Participant Structures and Communicative Competence

In her article, “Participant Structures and Communicative Competence: Warm Springs Children in Community and Classroom” Susan Philips described the disjuncture between verbal encounters in classrooms where young North American Indians get formally educated and in their native communities where they learn the particular skills their people deem necessary in their roles as members of the community. This disjuncture represents one of the major challenges being encountered in the primary and secondary education of North American Indians which have been widely reported in previous research and are well-known phenomena in the national education sector.

Specifically, Philips focused her study on the learning dynamics in Warm Springs Indian Reservation where some 1,500 descendants of the Warm Springs Sahaptin, Wasco, Chinook, and Paiute Indians who have began settling there in 1855, live. While originally from distinct tribes, these groups evolved into an almost homogenous community and came to share almost identical cultural backgrounds after more than a hundred years of sharing the same geographical home. Presently, these groups collectively call themselves the “tribe.”

In their efforts to improve the educational system in the reservation, the tribe encouraged the establishment of schools and scholarship programs. However, after many years of teaching Indian children using the standard methods implemented in US public schools, a clear trend has emerged, indicating that Indian students consistently perform poorly compared with non-Indian learners. Thoroughly examining this phenomenon, Philips demonstrates that there are pronounced differences between the social conditions that govern verbal discourses in classrooms and the conditions that allow Indian children to participate verbally in community activities, and that these differences in participant structures account for the poor educational performance of young Indian learners in Warm Springs.

Philips provided a comparative context for her study by making observations of all-Indian and non-Indian or white grammar school classes at first and sixth grade levels. Philips also considered Indian social conditions to determine how Indian children verbally participate during community gatherings. These are some of the participant structures Philips probed to show the disconnect between standard verbal communication dynamics in the classroom and the culturally charged verbal opportunities allowed or encouraged by the community. As demonstrated, this disconnect causes the communicative competence issues being reported on Indian learners.

The four participant structures Philips discussed in her article are 1) the teacher speaking to the group of students; 2) a student who has volunteered or has been asked by the teacher to speak in front of the class; 3) students working independently but each having access to the teacher for a one-on-one verbal engagement; and, 4) student groups controlled by the students themselves. Young Indian learners exhibit unusually high hesitance to participate in the first two participant structures while they strongly engage in verbal encounters in the third and fourth participant structures. Notably in all participant structures, Indian children refuse to assume leadership roles in verbal encounters.
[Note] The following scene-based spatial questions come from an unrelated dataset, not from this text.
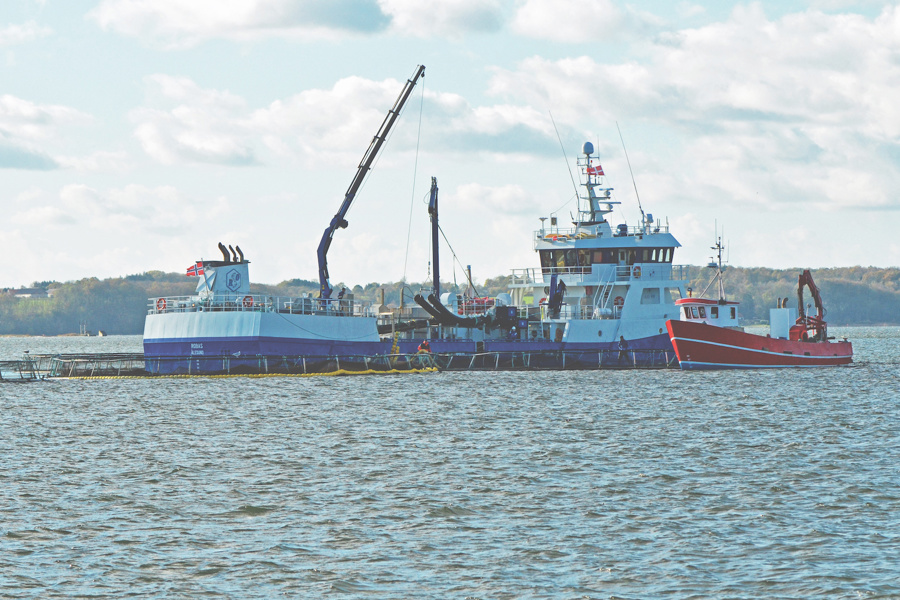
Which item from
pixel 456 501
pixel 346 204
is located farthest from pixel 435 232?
pixel 456 501

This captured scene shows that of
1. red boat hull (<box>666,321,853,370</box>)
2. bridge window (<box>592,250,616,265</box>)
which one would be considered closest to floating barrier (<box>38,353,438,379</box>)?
bridge window (<box>592,250,616,265</box>)

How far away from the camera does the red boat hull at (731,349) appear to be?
64062mm

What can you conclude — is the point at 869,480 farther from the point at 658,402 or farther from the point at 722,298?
the point at 722,298

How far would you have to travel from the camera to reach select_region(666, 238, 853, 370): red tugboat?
64.3m

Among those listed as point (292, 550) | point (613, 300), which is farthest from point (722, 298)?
point (292, 550)

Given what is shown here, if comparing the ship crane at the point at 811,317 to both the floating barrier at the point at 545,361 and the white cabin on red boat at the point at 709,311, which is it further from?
the floating barrier at the point at 545,361

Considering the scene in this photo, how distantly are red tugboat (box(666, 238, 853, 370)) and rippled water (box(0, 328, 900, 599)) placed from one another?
53.1 feet

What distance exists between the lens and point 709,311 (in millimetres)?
68375

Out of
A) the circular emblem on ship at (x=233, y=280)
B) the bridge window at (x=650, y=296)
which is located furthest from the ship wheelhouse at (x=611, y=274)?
the circular emblem on ship at (x=233, y=280)

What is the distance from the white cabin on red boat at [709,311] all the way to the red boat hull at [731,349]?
2.80 metres

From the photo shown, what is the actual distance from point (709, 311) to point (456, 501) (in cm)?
4700

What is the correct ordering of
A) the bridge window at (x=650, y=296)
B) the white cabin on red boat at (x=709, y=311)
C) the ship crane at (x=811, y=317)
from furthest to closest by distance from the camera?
the bridge window at (x=650, y=296), the ship crane at (x=811, y=317), the white cabin on red boat at (x=709, y=311)

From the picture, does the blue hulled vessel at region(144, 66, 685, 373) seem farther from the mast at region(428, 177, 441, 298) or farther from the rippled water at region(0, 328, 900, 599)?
the rippled water at region(0, 328, 900, 599)

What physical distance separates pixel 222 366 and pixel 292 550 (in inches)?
1729
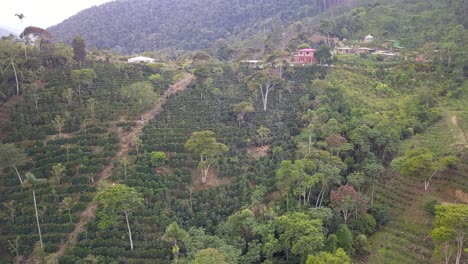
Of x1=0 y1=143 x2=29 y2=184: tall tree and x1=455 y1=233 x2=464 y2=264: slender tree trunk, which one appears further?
x1=0 y1=143 x2=29 y2=184: tall tree

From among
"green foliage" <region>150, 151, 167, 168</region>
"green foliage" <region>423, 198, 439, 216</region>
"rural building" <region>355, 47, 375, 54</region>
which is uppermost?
"rural building" <region>355, 47, 375, 54</region>

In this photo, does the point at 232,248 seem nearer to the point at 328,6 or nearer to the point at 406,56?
the point at 406,56

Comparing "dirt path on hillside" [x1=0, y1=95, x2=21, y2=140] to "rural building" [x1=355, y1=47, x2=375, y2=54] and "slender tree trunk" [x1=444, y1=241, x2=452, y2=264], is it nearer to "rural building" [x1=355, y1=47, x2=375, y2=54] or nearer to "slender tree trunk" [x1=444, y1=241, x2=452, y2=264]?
"slender tree trunk" [x1=444, y1=241, x2=452, y2=264]

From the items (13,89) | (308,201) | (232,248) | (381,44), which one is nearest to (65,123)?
(13,89)

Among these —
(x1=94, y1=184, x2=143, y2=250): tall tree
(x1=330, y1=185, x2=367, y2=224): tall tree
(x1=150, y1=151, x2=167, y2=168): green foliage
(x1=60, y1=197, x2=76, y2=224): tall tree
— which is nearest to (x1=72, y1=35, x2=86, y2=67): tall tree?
(x1=150, y1=151, x2=167, y2=168): green foliage

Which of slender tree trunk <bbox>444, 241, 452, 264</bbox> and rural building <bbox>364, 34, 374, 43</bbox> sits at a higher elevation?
rural building <bbox>364, 34, 374, 43</bbox>

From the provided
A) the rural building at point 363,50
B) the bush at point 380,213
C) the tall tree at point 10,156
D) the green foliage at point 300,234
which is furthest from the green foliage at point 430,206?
the rural building at point 363,50

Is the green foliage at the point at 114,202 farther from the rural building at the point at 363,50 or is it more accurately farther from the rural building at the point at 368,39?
the rural building at the point at 368,39

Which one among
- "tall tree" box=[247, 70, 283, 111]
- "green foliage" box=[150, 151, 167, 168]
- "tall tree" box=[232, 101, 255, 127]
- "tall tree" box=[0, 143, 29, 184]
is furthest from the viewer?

Meantime, participant structures at home and in the community are radically different from those in schools. First, in Warm Springs community activities where children are allowed to participate, any member my verbally communicate in various ways. There are no distinctions between performer and audience because everyone can participate. Each community member is also allowed to decide how much she wants to participate. In these community activities, there is no single leader that controls the engagements unlike in classrooms where the teacher pretty much controls all the learning processes. On the other hand, community activities like dancing, singing, and drumming, require no soloists. This strongly reflects on speaking roles allowed by the community. Indian children also required or encouraged to observe adult interactions. Moreover, there is a marked absence of skill testing similar to quizzes, graded recitations, and exams being done in classrooms. In Warm Springs, learners conduct private self- tests to gauge their own proficiency with a given skill. Only when they are certain that they have developed sufficient skill will they publicly demonstrate what they have learned. Often, the demonstration is also nonverbal, such as a shot deer or a properly prepared dinner on the table. Lastly, use of speech is minimal in most participant structures in Indian communities.

These contextual differences account for the inappropriateness of western teaching models as applied in Native American contexts and will likely prolong historical inequalities if left unchanged and unresponsive to the cultural preferences of Native American learners.